After completing your first two years of medical school and passing the USMLE® Step 1, it is finally time to work with actual patients and put your lessons into action. It’s important to make the most of this experience. The top students are those who have access to the information, are organized, and have a plan.
Beyond knowing the medicine, it’s also vital to know how you fit into a hospital team and how you can take advantage of the opportunities that working on this setting brings to your education. In order to be successful as part of your hospital team, you need to understand and respect its hierarchy. Who are the people you’ll be working with?
The attending physician is the senior most member on the team, and as such should always be treated with the utmost respect. They are teaching the other members of the team and supervising the medical care of all patients taken care of by members of your team. Treating them with respect will also earn you respect in return. You will also want to get to know their preferences for how to present patients. This will help you make yourself an asset on the team.

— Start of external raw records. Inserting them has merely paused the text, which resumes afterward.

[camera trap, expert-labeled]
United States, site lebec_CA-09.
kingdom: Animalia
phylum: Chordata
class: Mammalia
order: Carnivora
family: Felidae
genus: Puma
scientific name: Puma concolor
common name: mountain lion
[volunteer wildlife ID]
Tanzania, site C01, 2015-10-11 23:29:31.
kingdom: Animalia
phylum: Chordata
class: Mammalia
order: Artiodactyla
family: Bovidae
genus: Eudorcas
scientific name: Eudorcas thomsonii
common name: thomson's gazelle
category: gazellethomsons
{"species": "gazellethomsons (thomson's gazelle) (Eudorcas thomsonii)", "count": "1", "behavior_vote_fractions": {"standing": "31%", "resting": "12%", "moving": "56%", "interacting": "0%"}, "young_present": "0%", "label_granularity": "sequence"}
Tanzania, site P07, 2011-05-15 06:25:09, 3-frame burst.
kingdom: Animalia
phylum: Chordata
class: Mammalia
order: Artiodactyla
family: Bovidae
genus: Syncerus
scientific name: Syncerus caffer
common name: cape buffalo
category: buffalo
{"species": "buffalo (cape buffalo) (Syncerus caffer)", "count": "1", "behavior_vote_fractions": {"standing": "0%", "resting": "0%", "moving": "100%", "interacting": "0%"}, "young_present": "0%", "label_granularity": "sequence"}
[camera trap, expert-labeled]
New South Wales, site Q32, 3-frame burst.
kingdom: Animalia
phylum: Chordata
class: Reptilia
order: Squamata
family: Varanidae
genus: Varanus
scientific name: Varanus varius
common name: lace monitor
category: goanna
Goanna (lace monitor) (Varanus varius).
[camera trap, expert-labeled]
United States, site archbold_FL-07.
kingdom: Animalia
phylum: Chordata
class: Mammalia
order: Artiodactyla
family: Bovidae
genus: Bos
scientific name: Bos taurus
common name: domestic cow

The fellow is the second-in-command, so they will step in for the attending when needed. They will also be a great resource because they are a fully licensed physician, working to earn an additional credential. A fellow has completed their residency and is working to further specialize in their chosen field. The role of each fellow on your team will be different. Take some time to figure out what role each fellow plays on your team.
Next in the hierarchy is the senior resident. This person is the backbone of the team and does most of the work. The highest ranking resident leads other residents and take care of administrative duties.
The intern, though, does most of the grunt work. An Intern is a recent medical school graduate with whom you might be working a lot with during your rotations. They may also be rotating through different specialities while completing their intern year. The intern is next on the hierarchy and will be in the role you will have soon enough. Before that, though, you will be a fourth-year med student.
Fourth-year Med Student
The fourth-year med student will have the clearest memories of the demands placed on you, and would be a great person to look to for advice, especially as you are new on the team. They are more likely to be sympathetic to the challenges you will face, as they were most recently in your position.
Third-year Med Student
As a third-year med student, your three main tasks will be to co-carry a few patients with the intern, present those patients to the attending physician, and give presentations to the team on designated topics. Beyond those presentations to the team, you should generally strive to be an actively engaged member of the team. The attending, fellow, and others on your team want to see you are hungry to learn and eager to contribute.
Before you meet your team, you can also send an introductory email to the point-person on your team. Remember first impressions can last, so make a good one. Be professional and kind and show that you’re ready to work.
Follow the team’s lead on routines such as when they take lunch breaks, when they write notes, and when they take the time to bond. You can also ask how you can help during your work breaks. During these and any meetings, make sure you stay professional. Any unprofessional conduct will appear as a note on your transcript. Identify boundaries set by your team to show you can be a team player and a valuable colleague.
The best way to leave a good and lasting impression on your hospital team is to always show up ready to learn and connect. The experience you will have in your hospital will ultimately depend on what you are willing to put into your time there.